Best Price Modern Wholesale opened for business Saturday in northern India’s Punjab Province. The big-box wholesale outlet is notable for several reasons. First and foremost, it represents the world’s largest retailer’s initial foray into the world’s second-most populous country. Next is size: While relatively modest by US standards, the 50,000-square-foot store is by far the largest commercial building in Amritsar (aka The city of the Golden Temple). As for the name, while descriptive it doesn’t exactly glide off the tongue.
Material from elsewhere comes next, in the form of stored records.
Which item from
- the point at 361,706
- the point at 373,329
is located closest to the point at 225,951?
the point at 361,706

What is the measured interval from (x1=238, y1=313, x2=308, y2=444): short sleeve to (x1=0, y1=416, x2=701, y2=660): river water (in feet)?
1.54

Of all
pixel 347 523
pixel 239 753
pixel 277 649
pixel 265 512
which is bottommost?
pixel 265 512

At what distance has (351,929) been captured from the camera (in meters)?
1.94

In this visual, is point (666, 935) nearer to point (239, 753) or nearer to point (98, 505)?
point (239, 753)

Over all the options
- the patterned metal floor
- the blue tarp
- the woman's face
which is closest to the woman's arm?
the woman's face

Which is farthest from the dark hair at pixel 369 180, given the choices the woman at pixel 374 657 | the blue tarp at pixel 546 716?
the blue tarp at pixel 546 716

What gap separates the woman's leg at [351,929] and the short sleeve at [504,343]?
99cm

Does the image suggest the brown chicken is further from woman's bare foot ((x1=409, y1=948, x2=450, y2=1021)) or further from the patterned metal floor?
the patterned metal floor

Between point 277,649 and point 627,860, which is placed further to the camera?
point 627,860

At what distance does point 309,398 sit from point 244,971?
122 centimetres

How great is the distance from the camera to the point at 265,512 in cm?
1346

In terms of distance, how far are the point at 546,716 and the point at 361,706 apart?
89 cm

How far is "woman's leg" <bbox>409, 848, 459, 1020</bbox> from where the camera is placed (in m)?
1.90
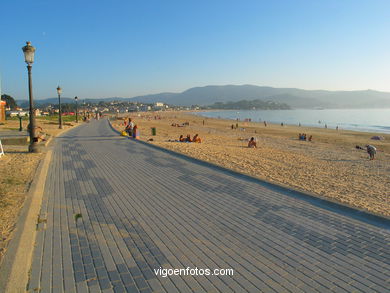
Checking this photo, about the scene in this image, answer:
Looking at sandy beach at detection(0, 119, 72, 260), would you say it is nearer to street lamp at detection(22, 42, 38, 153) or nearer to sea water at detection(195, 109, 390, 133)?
street lamp at detection(22, 42, 38, 153)

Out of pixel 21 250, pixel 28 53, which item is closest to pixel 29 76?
pixel 28 53

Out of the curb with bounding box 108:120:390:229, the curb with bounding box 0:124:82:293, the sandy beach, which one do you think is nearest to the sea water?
the curb with bounding box 108:120:390:229

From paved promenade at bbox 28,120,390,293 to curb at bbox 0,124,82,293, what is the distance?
0.10 meters

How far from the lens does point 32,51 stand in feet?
33.4

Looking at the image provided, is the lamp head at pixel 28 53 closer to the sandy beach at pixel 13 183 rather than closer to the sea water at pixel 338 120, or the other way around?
the sandy beach at pixel 13 183

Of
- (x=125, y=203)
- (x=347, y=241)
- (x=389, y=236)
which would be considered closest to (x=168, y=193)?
(x=125, y=203)

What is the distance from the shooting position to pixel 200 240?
396 centimetres

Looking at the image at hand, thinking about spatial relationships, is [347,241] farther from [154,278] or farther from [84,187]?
[84,187]

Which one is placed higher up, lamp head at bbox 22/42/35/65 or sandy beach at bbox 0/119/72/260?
lamp head at bbox 22/42/35/65

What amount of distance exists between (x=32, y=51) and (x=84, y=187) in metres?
6.80

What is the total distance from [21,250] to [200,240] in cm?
235

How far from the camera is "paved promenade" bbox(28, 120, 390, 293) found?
301 centimetres

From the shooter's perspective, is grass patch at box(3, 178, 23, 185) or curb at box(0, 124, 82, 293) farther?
grass patch at box(3, 178, 23, 185)

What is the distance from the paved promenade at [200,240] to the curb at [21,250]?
4.1 inches
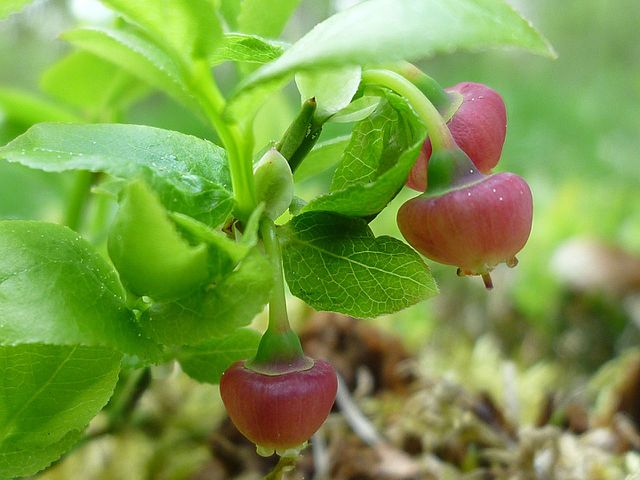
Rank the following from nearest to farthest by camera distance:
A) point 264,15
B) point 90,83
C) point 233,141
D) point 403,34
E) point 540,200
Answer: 1. point 403,34
2. point 233,141
3. point 264,15
4. point 90,83
5. point 540,200

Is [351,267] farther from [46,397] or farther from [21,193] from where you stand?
[21,193]

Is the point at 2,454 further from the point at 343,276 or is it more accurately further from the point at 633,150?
the point at 633,150

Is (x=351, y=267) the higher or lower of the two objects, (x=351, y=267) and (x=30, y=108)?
the higher

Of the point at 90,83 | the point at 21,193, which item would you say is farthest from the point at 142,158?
the point at 21,193

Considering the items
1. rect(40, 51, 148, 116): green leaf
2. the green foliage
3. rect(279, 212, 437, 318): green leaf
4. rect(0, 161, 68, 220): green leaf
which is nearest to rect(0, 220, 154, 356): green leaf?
the green foliage

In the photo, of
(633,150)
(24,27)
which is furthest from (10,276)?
(24,27)

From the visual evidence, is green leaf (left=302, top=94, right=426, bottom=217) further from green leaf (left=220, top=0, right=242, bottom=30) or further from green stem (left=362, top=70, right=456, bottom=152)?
green leaf (left=220, top=0, right=242, bottom=30)
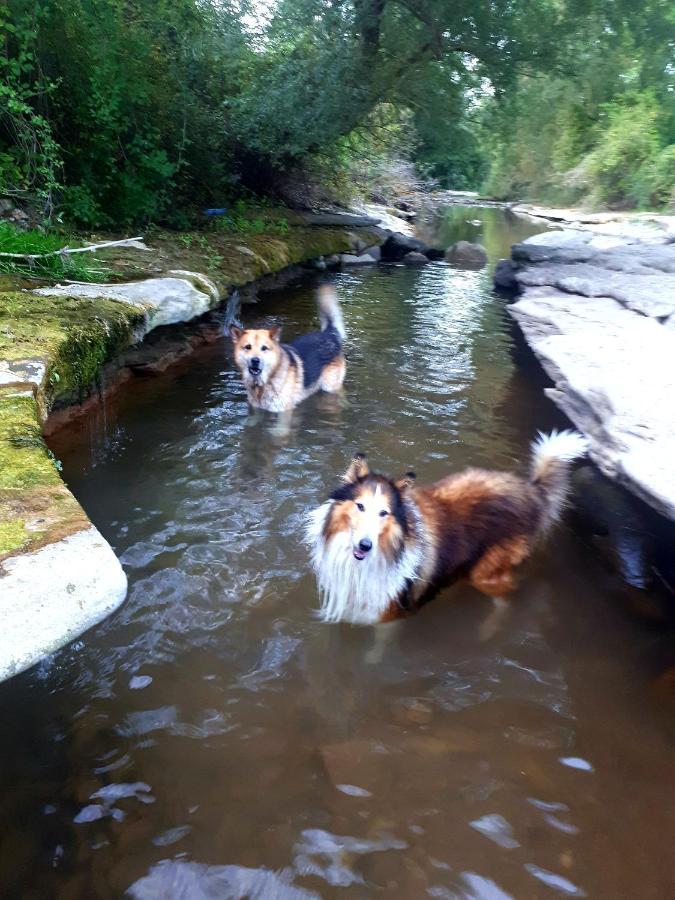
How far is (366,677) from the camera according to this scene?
341cm

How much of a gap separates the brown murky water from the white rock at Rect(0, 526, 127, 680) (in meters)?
0.73

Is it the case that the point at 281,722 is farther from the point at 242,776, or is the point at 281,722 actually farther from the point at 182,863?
the point at 182,863

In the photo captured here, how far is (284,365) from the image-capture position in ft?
22.7

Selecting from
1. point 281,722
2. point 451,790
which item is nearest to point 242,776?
point 281,722

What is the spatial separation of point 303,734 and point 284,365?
4583 millimetres

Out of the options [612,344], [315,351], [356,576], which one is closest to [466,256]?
[315,351]

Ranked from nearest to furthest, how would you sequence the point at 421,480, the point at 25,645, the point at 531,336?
the point at 25,645 → the point at 421,480 → the point at 531,336

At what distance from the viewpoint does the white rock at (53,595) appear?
2.30 m

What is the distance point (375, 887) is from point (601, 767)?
4.01ft

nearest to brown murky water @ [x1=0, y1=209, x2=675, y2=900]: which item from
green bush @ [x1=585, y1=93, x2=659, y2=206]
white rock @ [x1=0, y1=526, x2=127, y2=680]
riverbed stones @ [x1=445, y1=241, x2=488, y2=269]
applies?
white rock @ [x1=0, y1=526, x2=127, y2=680]

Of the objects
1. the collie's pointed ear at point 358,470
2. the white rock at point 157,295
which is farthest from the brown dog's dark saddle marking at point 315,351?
the collie's pointed ear at point 358,470

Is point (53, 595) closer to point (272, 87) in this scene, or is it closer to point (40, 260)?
point (40, 260)

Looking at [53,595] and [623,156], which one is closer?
[53,595]

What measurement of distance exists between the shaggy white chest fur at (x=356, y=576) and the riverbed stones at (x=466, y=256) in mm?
16079
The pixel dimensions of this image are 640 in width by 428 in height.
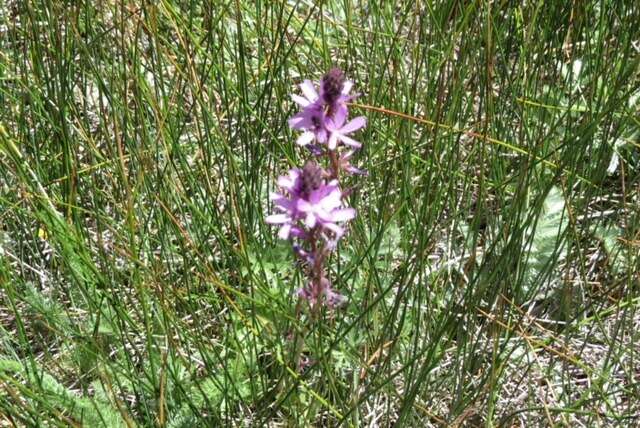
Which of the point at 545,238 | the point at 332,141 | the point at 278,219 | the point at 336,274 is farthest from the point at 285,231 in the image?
the point at 545,238

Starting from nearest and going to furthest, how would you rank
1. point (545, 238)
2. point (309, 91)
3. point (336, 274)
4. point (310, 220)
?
point (310, 220) → point (309, 91) → point (336, 274) → point (545, 238)

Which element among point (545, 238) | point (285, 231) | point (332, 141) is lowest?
point (545, 238)

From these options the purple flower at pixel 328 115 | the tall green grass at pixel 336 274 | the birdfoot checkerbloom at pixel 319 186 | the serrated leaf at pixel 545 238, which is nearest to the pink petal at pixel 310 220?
the birdfoot checkerbloom at pixel 319 186

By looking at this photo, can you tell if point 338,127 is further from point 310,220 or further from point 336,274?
point 336,274

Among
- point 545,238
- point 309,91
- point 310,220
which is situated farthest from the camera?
point 545,238

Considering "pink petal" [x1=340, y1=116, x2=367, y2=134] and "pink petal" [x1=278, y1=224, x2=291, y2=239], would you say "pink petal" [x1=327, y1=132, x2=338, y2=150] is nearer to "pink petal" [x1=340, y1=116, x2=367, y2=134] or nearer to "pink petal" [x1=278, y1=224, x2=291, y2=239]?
"pink petal" [x1=340, y1=116, x2=367, y2=134]

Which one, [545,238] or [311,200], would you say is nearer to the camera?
[311,200]

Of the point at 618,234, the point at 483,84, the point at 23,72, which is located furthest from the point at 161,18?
the point at 618,234

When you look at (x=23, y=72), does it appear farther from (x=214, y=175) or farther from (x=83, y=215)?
(x=214, y=175)
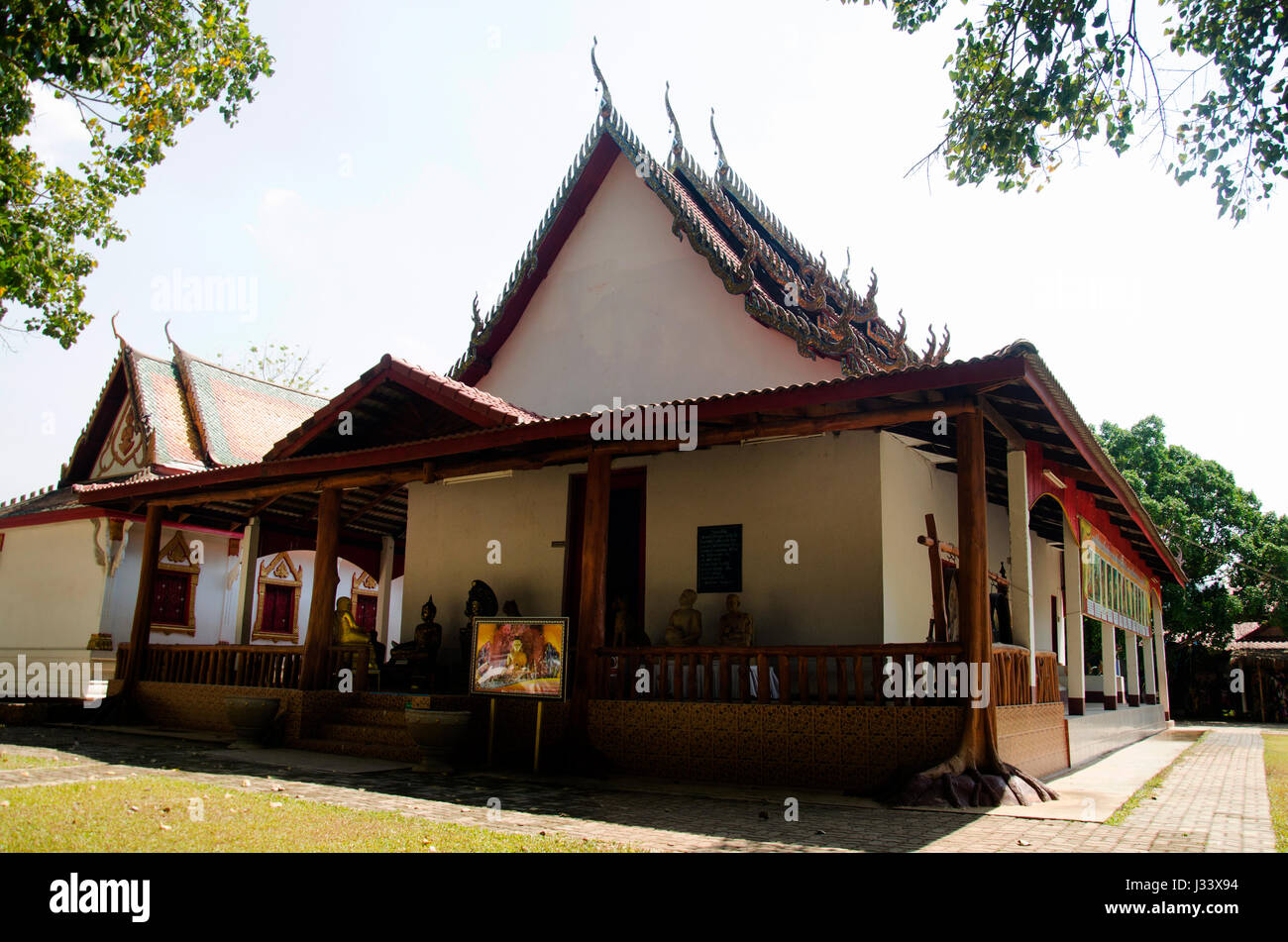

The new store is run by Bharti Wal-Mart Private Limited, a 50-50 joint venture between the Indian conglomerate Bharti Enterprises and the Bentonville Behemoth, Wal-Mart Stores. Indian law prohibits foreign retailers from selling directly to consumers, so Best Price Modern Wholesale (BPMW) will sell produce, groceries and other staples, apparel, footwear, and other general merchandise to licensed merchants — including pushcart operators and small store owners — hospitals, hotels, restaurants, and other enterprises. (It will also serve retailers, such as Bharti Retail, which is setting up a chain of retail stores in India.) Patrons of BPMW must be registered members. Membership is free.
Following Saturday’s debut, which had been in the works for about two years, the joint venture expects to open 10 to 15 of the deep-discount cash-and-carry outlets across northern India by 2012. If all goes according to plan, establishing a pan-Indian presence will follow.
The Indian retail market is huge, fragmented, and undeveloped. It obviously presents a huge opportunity for Wal-Mart, which rings up about a quarter of its sales outside the US. The new venture will draw customers from the legions of pushcart operators who come to BPMW to stock their carts. Representatives from Bharti Wal-Mart have made it clear to local merchants that it intends to supply them, NOT compete with them. Indeed, Bharti Wal-Mart says it will enhance their businesses and profitability by providing access to quality products at low prices. (Sound familiar?) Wal-Mart, which already sources more than $1 billion worth of goods from India, is touting the expertise in supply chain management and logistics that it brings to the venture. Still, building a nationwide supply chain network in a country as vast and diverse as India will test even Wal-Mart’s mettle.